Segment Start: Data for processing

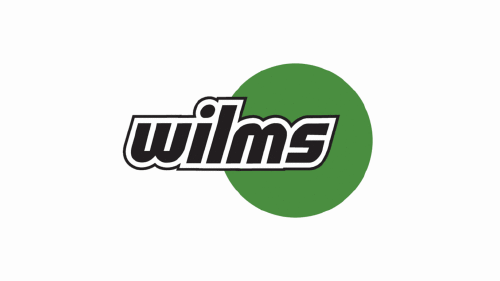 Company logo of Gustav Wilms oHG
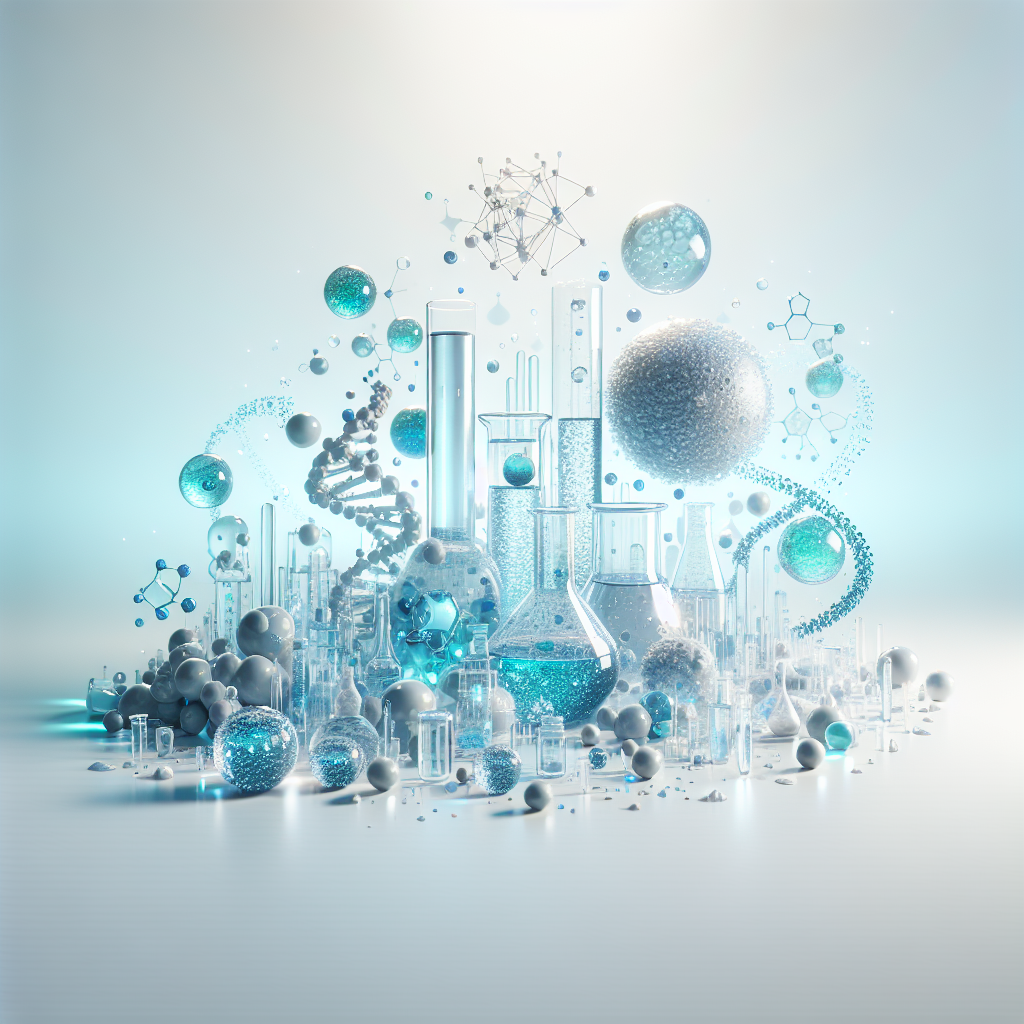 'Longevity' supplement improves vascular aging markers in clinical trial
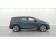 Renault Grand Scenic IV dCi 160 Energy EDC Intens 2017 photo-07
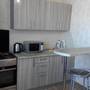 Горящие туры в отель Apartments na Kolesova - 4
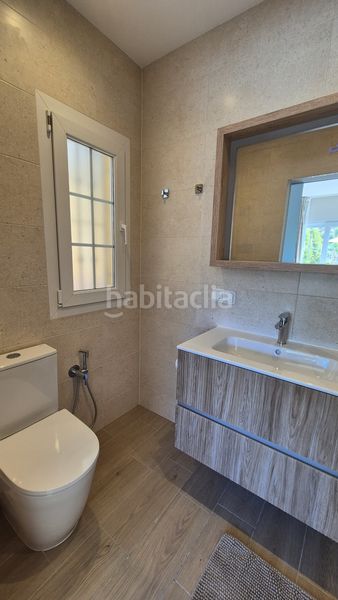 Foto 5223aa2e-a462-49d9-bcf6-6b6c02248e52. Casa amb aparcament piscina a Riviera del Sol Mijas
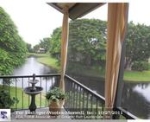 6826 Willow Wood Dr # 702 Boca Raton, FL 33434 - Image 3274760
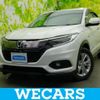 honda vezel 2019 CFJ1613101 image 1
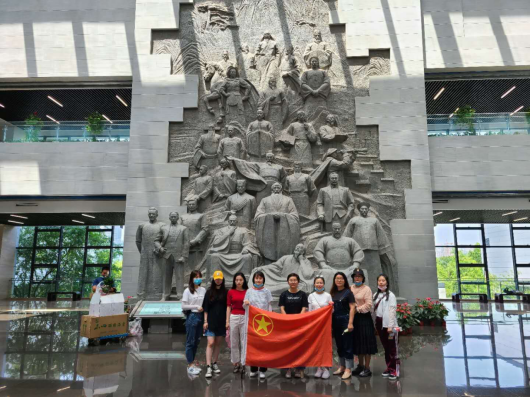 301132262227213342140233331210464356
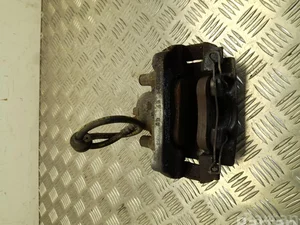 Nissan SP11 JUKE (F16) 2021 Étrier de frein Left Front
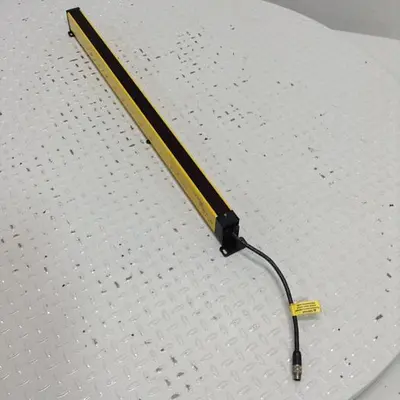 USED STI MS46-20-700-X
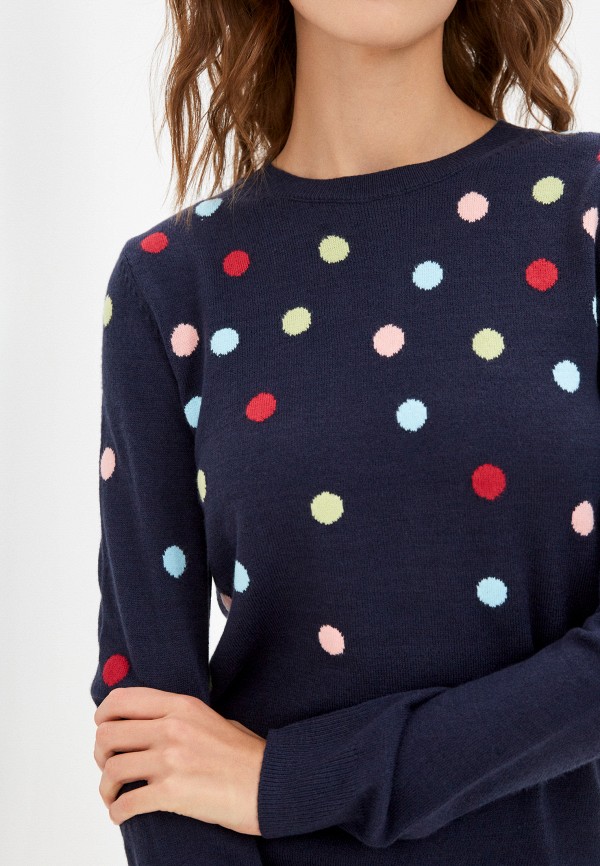 

Джемпер Marks & Spencer, Синий
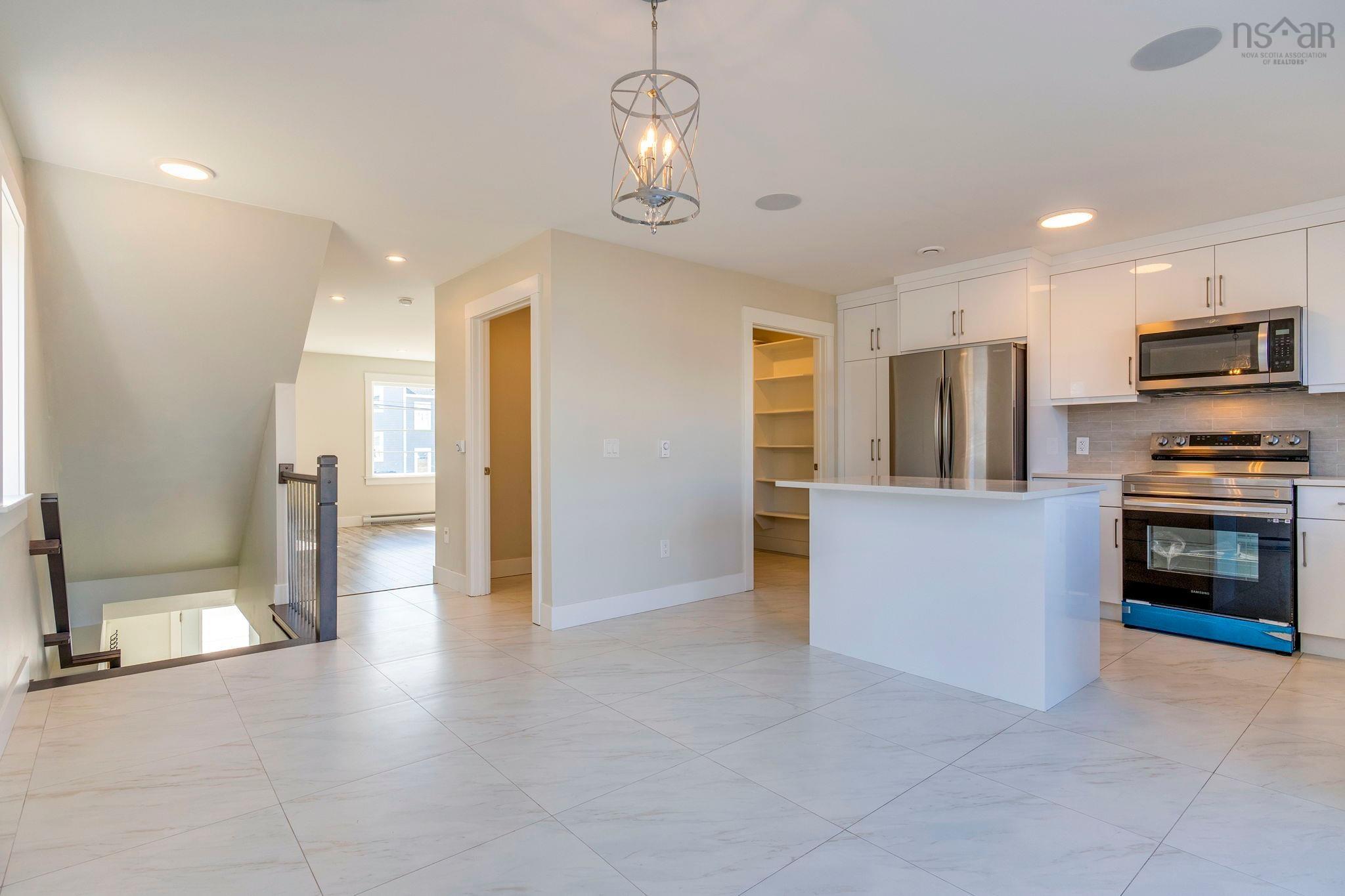 34 Grosse Street, Beechville, NS (MLS 202605053)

Segment End: Data for processing

▶ **The task**: A verbatim copy of the records is expected, from their first line through the line with "Nissan SP11 JUKE", inclusive, with the pictures removed.

▶ **Result**:
 Company logo of Gustav Wilms oHG
 'Longevity' supplement improves vascular aging markers in clinical trial
 Renault Grand Scenic IV dCi 160 Energy EDC Intens 2017 photo-07
 Горящие туры в отель Apartments na Kolesova - 4
 Foto 5223aa2e-a462-49d9-bcf6-6b6c02248e52. Casa amb aparcament piscina a Riviera del Sol Mijas
 6826 Willow Wood Dr # 702 Boca Raton, FL 33434 - Image 3274760
 honda vezel 2019 CFJ1613101 image 1
 301132262227213342140233331210464356
 Nissan SP11 JUKE (F16) 2021 Étrier de frein Left Front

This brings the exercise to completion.